TASK STATEMENT:
Output the lines below exactly, please, from the first line until the line with "Q: What species is this?", counting both.
>>>>
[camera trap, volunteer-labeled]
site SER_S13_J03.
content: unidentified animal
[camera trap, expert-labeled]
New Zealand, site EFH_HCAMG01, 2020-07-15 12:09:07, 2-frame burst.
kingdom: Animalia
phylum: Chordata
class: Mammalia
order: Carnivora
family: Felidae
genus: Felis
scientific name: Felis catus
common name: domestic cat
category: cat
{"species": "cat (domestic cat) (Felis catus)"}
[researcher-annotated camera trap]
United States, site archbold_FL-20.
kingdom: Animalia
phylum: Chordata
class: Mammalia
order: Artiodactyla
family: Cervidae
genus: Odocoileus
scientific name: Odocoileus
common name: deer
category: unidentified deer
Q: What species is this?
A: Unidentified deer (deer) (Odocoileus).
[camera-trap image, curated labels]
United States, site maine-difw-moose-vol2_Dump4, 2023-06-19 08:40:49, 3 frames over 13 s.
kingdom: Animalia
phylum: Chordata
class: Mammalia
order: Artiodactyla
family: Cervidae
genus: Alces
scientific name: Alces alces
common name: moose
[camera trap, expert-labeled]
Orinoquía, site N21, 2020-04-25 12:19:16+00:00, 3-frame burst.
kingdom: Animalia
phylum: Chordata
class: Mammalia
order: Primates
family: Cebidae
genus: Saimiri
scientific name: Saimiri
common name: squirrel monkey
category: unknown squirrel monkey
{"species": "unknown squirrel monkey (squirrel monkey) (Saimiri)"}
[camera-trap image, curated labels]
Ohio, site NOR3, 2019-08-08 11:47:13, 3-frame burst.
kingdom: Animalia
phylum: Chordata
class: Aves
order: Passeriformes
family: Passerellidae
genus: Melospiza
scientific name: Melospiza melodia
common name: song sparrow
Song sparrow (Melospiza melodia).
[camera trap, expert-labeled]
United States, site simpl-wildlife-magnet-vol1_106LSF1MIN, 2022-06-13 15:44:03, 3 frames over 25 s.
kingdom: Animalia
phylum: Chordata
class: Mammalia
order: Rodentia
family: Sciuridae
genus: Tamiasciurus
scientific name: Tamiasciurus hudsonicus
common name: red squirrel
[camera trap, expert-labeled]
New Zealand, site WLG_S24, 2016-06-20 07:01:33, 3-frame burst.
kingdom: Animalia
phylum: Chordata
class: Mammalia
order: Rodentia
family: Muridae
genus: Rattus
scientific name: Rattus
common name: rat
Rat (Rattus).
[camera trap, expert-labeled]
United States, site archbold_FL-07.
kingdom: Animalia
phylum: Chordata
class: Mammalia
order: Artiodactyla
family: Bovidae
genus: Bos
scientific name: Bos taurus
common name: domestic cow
<<<<
TASK SOLUTION:
[camera trap, volunteer-labeled]
site SER_S13_J03.
content: unidentified animal
[camera trap, expert-labeled]
New Zealand, site EFH_HCAMG01, 2020-07-15 12:09:07, 2-frame burst.
kingdom: Animalia
phylum: Chordata
class: Mammalia
order: Carnivora
family: Felidae
genus: Felis
scientific name: Felis catus
common name: domestic cat
category: cat
{"species": "cat (domestic cat) (Felis catus)"}
[researcher-annotated camera trap]
United States, site archbold_FL-20.
kingdom: Animalia
phylum: Chordata
class: Mammalia
order: Artiodactyla
family: Cervidae
genus: Odocoileus
scientific name: Odocoileus
common name: deer
category: unidentified deer
Q: What species is this?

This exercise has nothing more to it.